» **Set exercise**
Answer these questions about the email:
1. Who sent it?
2. What command does the testing procedure use to drop caches?
3. What is shrinker->batch_size in the super_block->s_shrink case?

» **Article**
Begin

Date: Fri, 11 Oct 2013 09:28:07 +1100
From: Dave Chinner <david@fromorbit.com>
To: "J. Bruce Fields" <bfields@fieldses.org>
Cc: "J. Bruce Fields" <bfields@redhat.com>, Al Viro <viro@ZenIV.linux.org.uk>,
        Christoph Hellwig <hch@infradead.org>, linux-fsdevel@vger.kernel.org,
        linux-nfs@vger.kernel.org, sandeen@redhat.com
Subject: Re: [PATCH 2/2] exportfs: fix 32-bit nfsd handling of 64-bit inode
 numbers
Message-ID: <20131010222807.GB4446@dastard>
References: <20131002210736.GA20598@fieldses.org>
 <1380749295-20854-1-git-send-email-bfields@redhat.com>
 <1380749295-20854-2-git-send-email-bfields@redhat.com>
 <20131004221216.GC18051@fieldses.org>
 <20131004221522.GD18051@fieldses.org>
 <20131008215656.GA3456@fieldses.org>
 <20131009001631.GD4446@dastard>
 <20131009145320.GD3456@fieldses.org>
MIME-Version: 1.0
Content-Type: text/plain; charset=us-ascii
In-Reply-To: <20131009145320.GD3456@fieldses.org>
Sender: linux-nfs-owner@vger.kernel.org

On Wed, Oct 09, 2013 at 10:53:20AM -0400, J. Bruce Fields wrote:
> On Wed, Oct 09, 2013 at 11:16:31AM +1100, Dave Chinner wrote:
> > On Tue, Oct 08, 2013 at 05:56:56PM -0400, J. Bruce Fields wrote:
> > > On Fri, Oct 04, 2013 at 06:15:22PM -0400, J. Bruce Fields wrote:
> > > > On Fri, Oct 04, 2013 at 06:12:16PM -0400, bfields wrote:
> > > > > On Wed, Oct 02, 2013 at 05:28:14PM -0400, J. Bruce Fields wrote:
> > > > > > @@ -268,6 +268,16 @@ static int get_name(const struct path *path, char *name, struct dentry *child)
> > > > > >  	if (!dir->i_fop)
> > > > > >  		goto out;
> > > > > >  	/*
> > > > > > +	 * inode->i_ino is unsigned long, kstat->ino is u64, so the
> > > > > > +	 * former would be insufficient on 32-bit hosts when the
> > > > > > +	 * filesystem supports 64-bit inode numbers.  So we need to
> > > > > > +	 * actually call ->getattr, not just read i_ino:
> > > > > > +	 */
> > > > > > +	error = vfs_getattr_nosec(path, &stat);
> > > > > 
> > > > > Doh, "path" here is for the parent....  The following works better!
> > > > 
> > > > By the way, I'm testing this with:
> > > > 
> > > > 	- create a bunch of nested subdirectories, use
> > > > 	  name_to_fhandle_at to get a handle for the bottom directory.
> > > > 	- echo 2 >/proc/sys/vm/drop_caches
> > > > 	- open_by_fhandle_at on the filehandle
> > > > 
> > > > But this only actually exercises the reconnect path on the first run
> > > > after boot.  Is there something obvious I'm missing here?
> > > 
> > > Looking at the code....  OK, most of the work of drop_caches is done by
> > > shrink_slab_node, which doesn't actually try to free every single thing
> > > that it could free--in particular, it won't try to free anything if it
> > > thinks there are less than shrinker->batch_size (1024 in the
> > > super_block->s_shrink case) objects to free.

End

» **Provided material**
Begin

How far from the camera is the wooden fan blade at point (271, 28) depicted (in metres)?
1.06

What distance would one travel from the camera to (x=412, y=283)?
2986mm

End

» **Problem solution**
1. Dave Chinner
2. echo 2 >/proc/sys/vm/drop_caches
3. 1024